### Required action
The line containing "New Zealand, site MAS_25." marks the end: quote every line from the start of the records below through it, word for word.

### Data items
== Segment start ==

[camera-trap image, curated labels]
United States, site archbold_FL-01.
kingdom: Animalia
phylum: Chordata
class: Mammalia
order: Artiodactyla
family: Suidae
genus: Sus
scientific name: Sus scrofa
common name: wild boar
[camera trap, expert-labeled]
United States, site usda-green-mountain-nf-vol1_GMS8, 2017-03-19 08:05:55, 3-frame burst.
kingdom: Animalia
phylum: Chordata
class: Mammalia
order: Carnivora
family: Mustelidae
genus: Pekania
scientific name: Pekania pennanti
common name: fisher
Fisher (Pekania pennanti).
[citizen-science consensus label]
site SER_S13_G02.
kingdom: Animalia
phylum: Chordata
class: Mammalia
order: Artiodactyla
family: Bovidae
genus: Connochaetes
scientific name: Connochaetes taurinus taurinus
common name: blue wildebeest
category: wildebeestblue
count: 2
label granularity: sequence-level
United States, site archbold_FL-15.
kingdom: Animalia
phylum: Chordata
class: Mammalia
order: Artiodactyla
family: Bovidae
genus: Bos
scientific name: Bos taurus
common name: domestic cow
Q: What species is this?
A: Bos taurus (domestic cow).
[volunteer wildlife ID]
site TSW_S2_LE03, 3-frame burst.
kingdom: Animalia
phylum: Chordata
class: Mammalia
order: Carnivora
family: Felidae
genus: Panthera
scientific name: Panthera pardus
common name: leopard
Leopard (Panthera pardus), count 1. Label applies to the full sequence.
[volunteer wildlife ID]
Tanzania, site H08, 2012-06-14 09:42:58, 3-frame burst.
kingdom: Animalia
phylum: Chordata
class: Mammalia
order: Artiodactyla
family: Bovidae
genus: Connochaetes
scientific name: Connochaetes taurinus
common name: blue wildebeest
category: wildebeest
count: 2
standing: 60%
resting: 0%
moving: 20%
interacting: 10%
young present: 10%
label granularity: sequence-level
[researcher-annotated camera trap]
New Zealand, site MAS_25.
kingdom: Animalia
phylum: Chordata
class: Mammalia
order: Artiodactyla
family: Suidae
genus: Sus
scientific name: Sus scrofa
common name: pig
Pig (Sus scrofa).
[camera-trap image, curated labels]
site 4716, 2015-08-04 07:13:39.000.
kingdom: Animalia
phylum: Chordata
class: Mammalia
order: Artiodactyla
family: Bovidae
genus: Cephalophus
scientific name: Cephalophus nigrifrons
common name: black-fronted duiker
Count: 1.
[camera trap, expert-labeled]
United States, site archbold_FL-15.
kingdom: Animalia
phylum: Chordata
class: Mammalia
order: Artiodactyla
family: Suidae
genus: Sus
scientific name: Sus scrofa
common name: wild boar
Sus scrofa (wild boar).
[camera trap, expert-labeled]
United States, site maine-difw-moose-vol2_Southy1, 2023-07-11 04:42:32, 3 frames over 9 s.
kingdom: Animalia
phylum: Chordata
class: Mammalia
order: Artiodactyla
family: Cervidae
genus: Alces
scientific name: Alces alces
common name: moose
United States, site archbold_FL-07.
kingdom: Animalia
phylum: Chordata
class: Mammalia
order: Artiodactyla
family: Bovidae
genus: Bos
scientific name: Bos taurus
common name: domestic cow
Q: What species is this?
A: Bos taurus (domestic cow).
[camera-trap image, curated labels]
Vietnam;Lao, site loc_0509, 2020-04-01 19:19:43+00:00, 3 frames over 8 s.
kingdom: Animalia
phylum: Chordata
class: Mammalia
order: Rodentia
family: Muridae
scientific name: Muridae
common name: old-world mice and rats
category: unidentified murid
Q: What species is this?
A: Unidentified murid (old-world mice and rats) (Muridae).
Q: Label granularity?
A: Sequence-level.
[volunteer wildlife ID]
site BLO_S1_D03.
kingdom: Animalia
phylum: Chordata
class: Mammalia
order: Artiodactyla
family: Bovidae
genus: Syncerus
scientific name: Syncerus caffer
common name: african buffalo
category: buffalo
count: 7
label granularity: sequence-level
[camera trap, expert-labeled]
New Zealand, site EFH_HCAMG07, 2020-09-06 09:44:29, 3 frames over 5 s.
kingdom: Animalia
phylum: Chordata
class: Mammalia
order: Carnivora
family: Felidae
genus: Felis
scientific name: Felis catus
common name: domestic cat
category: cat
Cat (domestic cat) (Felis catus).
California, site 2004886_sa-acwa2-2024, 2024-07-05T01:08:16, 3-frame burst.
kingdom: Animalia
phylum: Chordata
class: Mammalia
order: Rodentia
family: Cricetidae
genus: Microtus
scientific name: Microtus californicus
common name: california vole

== Segment end ==

### Final answer
[camera-trap image, curated labels]
United States, site archbold_FL-01.
kingdom: Animalia
phylum: Chordata
class: Mammalia
order: Artiodactyla
family: Suidae
genus: Sus
scientific name: Sus scrofa
common name: wild boar
[camera trap, expert-labeled]
United States, site usda-green-mountain-nf-vol1_GMS8, 2017-03-19 08:05:55, 3-frame burst.
kingdom: Animalia
phylum: Chordata
class: Mammalia
order: Carnivora
family: Mustelidae
genus: Pekania
scientific name: Pekania pennanti
common name: fisher
Fisher (Pekania pennanti).
[citizen-science consensus label]
site SER_S13_G02.
kingdom: Animalia
phylum: Chordata
class: Mammalia
order: Artiodactyla
family: Bovidae
genus: Connochaetes
scientific name: Connochaetes taurinus taurinus
common name: blue wildebeest
category: wildebeestblue
count: 2
label granularity: sequence-level
United States, site archbold_FL-15.
kingdom: Animalia
phylum: Chordata
class: Mammalia
order: Artiodactyla
family: Bovidae
genus: Bos
scientific name: Bos taurus
common name: domestic cow
Q: What species is this?
A: Bos taurus (domestic cow).
[volunteer wildlife ID]
site TSW_S2_LE03, 3-frame burst.
kingdom: Animalia
phylum: Chordata
class: Mammalia
order: Carnivora
family: Felidae
genus: Panthera
scientific name: Panthera pardus
common name: leopard
Leopard (Panthera pardus), count 1. Label applies to the full sequence.
[volunteer wildlife ID]
Tanzania, site H08, 2012-06-14 09:42:58, 3-frame burst.
kingdom: Animalia
phylum: Chordata
class: Mammalia
order: Artiodactyla
family: Bovidae
genus: Connochaetes
scientific name: Connochaetes taurinus
common name: blue wildebeest
category: wildebeest
count: 2
standing: 60%
resting: 0%
moving: 20%
interacting: 10%
young present: 10%
label granularity: sequence-level
[researcher-annotated camera trap]
New Zealand, site MAS_25.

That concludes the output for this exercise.